• _AIM OF THE EXERCISE_:
Repeat each line of the material below exactly as it appears, minus any pictures.

• _ENTRIES SHOWN_:

----

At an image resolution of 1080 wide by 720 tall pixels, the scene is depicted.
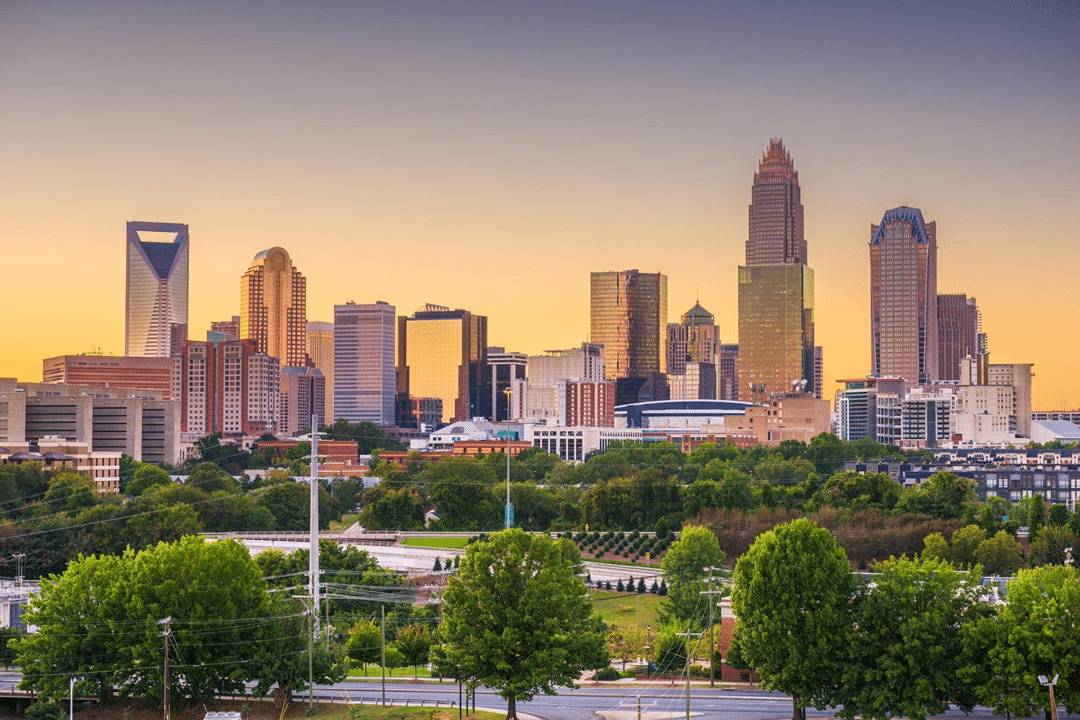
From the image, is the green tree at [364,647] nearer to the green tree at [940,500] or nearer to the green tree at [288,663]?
the green tree at [288,663]

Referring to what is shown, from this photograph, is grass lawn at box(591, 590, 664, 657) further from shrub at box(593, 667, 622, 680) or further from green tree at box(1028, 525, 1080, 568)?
green tree at box(1028, 525, 1080, 568)

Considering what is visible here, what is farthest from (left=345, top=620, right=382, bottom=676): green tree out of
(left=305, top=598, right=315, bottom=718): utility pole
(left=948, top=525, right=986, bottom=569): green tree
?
A: (left=948, top=525, right=986, bottom=569): green tree

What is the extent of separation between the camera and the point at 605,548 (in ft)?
368

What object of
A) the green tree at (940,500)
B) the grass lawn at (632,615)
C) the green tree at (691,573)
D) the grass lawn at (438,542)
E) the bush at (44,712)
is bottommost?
the bush at (44,712)

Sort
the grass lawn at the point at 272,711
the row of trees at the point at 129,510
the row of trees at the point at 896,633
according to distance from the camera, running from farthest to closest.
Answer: the row of trees at the point at 129,510, the grass lawn at the point at 272,711, the row of trees at the point at 896,633

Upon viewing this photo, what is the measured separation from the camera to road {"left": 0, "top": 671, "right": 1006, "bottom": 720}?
184ft

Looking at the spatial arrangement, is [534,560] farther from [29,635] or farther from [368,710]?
[29,635]

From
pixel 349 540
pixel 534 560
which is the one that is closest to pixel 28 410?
pixel 349 540

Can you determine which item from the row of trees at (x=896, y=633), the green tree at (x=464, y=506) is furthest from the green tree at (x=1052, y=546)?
the green tree at (x=464, y=506)

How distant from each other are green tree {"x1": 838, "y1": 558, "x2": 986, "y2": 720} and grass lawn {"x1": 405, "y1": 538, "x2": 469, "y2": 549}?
206 ft

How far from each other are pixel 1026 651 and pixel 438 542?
71.1 meters

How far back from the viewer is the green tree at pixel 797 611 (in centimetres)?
5428

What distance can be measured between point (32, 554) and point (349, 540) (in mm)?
29100

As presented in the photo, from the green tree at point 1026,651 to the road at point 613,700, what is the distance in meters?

----

• _SOLUTION BELOW_:
At an image resolution of 1080 wide by 720 tall pixels, the scene is depicted.
From the image, is the green tree at [364,647] nearer to the green tree at [940,500] or nearer to the green tree at [288,663]?
the green tree at [288,663]

Referring to what is shown, from this photograph, is grass lawn at box(591, 590, 664, 657) further from shrub at box(593, 667, 622, 680) or further from green tree at box(1028, 525, 1080, 568)?
green tree at box(1028, 525, 1080, 568)

Considering what is visible here, what is farthest from (left=345, top=620, right=382, bottom=676): green tree out of
(left=305, top=598, right=315, bottom=718): utility pole
(left=948, top=525, right=986, bottom=569): green tree
?
A: (left=948, top=525, right=986, bottom=569): green tree

What is the extent of separation between the camera and the point at 605,548 (in ft)?
368

What object of
A) the green tree at (940,500)
B) the grass lawn at (632,615)
C) the green tree at (691,573)
D) the grass lawn at (438,542)
E) the bush at (44,712)
is bottommost?
the bush at (44,712)

Sort
the grass lawn at the point at 272,711
the row of trees at the point at 129,510
the row of trees at the point at 896,633
according to distance from the camera, running from farthest to closest.
Answer: the row of trees at the point at 129,510, the grass lawn at the point at 272,711, the row of trees at the point at 896,633

Upon viewing this photo, what is the measured separation from the camera to road {"left": 0, "top": 671, "right": 1006, "bottom": 720}?
184ft

Looking at the spatial arrangement, is [534,560] farther from [29,635] or farther from [368,710]?
[29,635]

From
pixel 349 540
pixel 534 560
which is the one that is closest to pixel 28 410?
pixel 349 540

Can you determine which item from the row of trees at (x=896, y=633), the green tree at (x=464, y=506) is furthest from the green tree at (x=1052, y=546)?
the green tree at (x=464, y=506)

How distant from each other are green tree {"x1": 838, "y1": 558, "x2": 986, "y2": 720} and grass lawn {"x1": 405, "y1": 538, "x2": 469, "y2": 549}?
206 ft

How far from each other are pixel 1026 651 and pixel 438 542?
71.1 meters

How far back from the viewer is the green tree at pixel 797 611 (in centimetres)?
5428

What distance can be measured between point (32, 554) and point (349, 540) (in mm)?
29100

As presented in the photo, from the green tree at point 1026,651 to the road at point 613,700, what is the distance in meters?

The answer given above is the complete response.